La única forma en que el padrino podía responder al desafío y además demostrar la falsedad de la acusación de “pelao”, era exhibiendo “riqueza” y sobre todo generosidad; la lluvia de monedas, generalmente dirigida a los niños, confirmaba que el aludido había superado la prueba. En el caso que el padrino ignorara la demanda, cosa que podía ocurrir, el requerimiento aumentaba de tono y podía llegar a la silbatina y el abucheo, con un redoble del adjetivo infamante: Padrino Pelao…!
Fiel estampa de ese momento es la siguiente estrofa perteneciente al tango Padrino Pelao de Cantuarias y Delfino, estrenado en l930:
Saraca muchachos!… ¡Gritemos más fuerte!
¡Uy Dio que amarrete!… ¡Ni un cobre ha tirao!
¡Qué bronca muchachos!… Se hizo el otario.
¡Gritemos Pulguita!… ¡Padrino Pelao…!
La prueba de fuego para ese padrino, solía ser, igual que los demás pormenores del casamiento, la comidilla del barrio durante semanas. Si además el individuo era un vecino, solía contar con acólitos y detractores que dividían sus opiniones en función de afectos o rechazos que podían sentir por el hombre que atravesaba esa circunstancia.
Como muchas otras tradiciones porteñas, el “padrino Pelao” marchó camino al baúl de los recuerdos.
Padrino Pelado
¡Saraca…muchachos…! ¡Dequera un casorio!
¡Un dio, qué de minas!…¡Ta todo alfombrao!

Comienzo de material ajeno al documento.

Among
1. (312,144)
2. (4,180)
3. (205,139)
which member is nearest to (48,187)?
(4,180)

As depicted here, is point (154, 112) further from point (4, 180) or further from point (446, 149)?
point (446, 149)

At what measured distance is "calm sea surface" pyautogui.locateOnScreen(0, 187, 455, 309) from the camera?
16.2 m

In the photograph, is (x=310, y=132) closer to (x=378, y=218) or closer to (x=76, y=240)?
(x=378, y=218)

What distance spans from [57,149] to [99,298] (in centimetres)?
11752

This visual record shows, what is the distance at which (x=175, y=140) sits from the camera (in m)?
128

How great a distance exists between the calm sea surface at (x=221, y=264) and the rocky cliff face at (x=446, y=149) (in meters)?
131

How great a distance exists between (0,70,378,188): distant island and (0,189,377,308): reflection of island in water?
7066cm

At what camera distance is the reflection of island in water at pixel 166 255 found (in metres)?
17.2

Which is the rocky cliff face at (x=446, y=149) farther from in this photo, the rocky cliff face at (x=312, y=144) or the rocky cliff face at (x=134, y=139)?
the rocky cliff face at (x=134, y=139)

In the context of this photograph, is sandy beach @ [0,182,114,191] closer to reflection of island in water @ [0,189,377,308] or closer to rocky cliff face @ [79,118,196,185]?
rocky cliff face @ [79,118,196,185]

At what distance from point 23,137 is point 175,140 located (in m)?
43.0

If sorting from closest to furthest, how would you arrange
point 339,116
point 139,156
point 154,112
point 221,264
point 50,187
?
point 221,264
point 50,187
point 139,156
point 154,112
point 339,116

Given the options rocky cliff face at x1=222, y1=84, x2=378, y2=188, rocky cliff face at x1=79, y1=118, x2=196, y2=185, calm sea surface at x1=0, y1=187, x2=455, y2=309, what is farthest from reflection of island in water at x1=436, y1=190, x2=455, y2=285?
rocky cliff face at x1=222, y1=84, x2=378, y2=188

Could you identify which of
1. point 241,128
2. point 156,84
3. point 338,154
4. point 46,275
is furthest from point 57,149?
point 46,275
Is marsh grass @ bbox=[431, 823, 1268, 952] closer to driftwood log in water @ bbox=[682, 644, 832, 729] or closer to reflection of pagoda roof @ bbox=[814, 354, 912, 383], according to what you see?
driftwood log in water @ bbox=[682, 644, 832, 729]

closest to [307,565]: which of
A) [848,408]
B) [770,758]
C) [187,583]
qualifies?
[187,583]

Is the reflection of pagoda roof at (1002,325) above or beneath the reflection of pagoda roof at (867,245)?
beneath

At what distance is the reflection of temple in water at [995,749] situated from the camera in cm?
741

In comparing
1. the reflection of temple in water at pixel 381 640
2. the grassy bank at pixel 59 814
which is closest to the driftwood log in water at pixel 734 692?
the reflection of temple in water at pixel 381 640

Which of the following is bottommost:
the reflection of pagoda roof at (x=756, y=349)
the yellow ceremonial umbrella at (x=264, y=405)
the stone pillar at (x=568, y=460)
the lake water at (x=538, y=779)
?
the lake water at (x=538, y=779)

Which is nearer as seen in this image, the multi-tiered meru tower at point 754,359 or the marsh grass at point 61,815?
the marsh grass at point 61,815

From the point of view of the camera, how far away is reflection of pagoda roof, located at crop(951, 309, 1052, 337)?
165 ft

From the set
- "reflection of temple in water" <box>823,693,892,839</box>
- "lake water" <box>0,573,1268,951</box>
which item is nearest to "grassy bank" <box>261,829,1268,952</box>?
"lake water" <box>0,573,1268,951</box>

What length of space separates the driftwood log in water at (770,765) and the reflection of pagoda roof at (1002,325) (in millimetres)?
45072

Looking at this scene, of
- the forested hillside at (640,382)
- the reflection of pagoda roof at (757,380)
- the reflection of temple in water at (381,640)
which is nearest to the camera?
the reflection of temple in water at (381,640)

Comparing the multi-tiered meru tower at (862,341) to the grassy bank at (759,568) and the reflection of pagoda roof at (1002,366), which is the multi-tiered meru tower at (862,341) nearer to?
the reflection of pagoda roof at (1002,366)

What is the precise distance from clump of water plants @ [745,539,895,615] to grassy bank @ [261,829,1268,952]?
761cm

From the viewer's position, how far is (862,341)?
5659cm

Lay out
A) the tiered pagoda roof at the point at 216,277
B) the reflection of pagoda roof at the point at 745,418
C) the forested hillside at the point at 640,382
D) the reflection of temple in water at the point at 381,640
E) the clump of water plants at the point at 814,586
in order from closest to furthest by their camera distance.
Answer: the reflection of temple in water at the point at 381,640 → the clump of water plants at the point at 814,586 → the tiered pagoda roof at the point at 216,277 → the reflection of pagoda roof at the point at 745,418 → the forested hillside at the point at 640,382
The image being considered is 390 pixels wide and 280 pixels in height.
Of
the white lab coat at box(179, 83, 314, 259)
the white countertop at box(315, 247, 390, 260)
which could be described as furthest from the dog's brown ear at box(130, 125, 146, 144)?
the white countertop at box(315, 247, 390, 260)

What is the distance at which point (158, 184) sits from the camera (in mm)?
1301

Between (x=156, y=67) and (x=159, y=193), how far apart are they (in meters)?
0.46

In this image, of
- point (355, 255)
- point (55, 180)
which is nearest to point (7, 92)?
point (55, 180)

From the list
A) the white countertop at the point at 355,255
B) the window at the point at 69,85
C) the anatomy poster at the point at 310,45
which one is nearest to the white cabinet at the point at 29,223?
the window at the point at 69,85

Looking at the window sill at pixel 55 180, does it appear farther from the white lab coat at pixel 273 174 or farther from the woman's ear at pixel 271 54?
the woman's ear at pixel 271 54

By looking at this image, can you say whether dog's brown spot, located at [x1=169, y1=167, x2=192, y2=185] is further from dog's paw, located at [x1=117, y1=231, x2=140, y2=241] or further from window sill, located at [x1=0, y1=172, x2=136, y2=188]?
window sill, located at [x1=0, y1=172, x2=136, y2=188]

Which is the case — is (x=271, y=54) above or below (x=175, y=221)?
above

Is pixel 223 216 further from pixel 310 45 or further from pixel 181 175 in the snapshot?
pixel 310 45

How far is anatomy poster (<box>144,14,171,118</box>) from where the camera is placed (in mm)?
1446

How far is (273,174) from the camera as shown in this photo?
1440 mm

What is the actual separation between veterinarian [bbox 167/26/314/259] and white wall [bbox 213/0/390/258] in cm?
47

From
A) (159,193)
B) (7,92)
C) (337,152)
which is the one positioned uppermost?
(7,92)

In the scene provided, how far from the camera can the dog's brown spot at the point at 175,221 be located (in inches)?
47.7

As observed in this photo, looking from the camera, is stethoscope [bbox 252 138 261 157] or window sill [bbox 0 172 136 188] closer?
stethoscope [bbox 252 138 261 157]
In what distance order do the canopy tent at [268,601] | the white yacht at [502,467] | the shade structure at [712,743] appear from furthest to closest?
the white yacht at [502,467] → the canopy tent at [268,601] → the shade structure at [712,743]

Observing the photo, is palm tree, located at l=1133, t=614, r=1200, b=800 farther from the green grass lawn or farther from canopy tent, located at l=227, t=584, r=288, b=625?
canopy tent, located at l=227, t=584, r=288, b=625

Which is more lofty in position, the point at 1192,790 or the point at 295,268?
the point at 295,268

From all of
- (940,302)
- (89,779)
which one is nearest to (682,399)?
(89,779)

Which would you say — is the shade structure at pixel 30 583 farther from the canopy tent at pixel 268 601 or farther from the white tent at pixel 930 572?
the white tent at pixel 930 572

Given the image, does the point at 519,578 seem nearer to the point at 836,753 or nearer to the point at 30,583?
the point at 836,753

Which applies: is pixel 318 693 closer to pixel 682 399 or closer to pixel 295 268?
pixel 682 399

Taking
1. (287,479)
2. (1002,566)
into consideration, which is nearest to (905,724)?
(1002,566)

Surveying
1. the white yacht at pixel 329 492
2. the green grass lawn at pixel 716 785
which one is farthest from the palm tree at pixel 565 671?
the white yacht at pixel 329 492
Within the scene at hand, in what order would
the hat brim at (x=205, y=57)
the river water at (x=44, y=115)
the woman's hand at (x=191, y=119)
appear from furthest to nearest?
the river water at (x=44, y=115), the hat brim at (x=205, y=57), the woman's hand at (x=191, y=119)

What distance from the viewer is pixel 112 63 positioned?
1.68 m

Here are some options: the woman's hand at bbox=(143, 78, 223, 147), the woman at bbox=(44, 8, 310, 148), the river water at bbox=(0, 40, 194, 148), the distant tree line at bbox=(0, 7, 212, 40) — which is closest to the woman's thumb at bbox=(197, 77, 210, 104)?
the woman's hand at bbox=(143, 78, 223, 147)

Y aquellos pebetes gorriones del barrio,
acuden gritando: ¡Padrino pelao!…
El barrio alborotan con su algarabía,
allí en la vereda se ve entre el montón
el rostro marchito de alguna pebeta
que ya para siempre perdió la ilusión.
Y así, por lo bajo, las viejas del barrio,
comentan la cosa con admiración…
-¿Ha visto, señora, qué poca vergüenza?
¡Vestirse de blanco después que pecó!
Y un tanto cabrero rezonga en la puerta
porque a un cajetilla manyó el estofao…
-Aquí en casa, osté no me entra,
¡me soy dando coenta que oesté ese un colao!
¡Saraca, muchachos!… ¡Gritemos más fuerte!
¡Uy dio qué amarrete!… ¡Ni un cobre a tirao!
¡Qué bronca, muchachos!… Se hizo el otario.
¡Gritemo, Pulgita!… ¡Padrino pelao!…
Y aquella pebeta que está en la vereda,
contempla con pena a la novia pasar;
se llena de angustia su alma marchita
pensando que ¡nunca tendrá el blanco ajuar!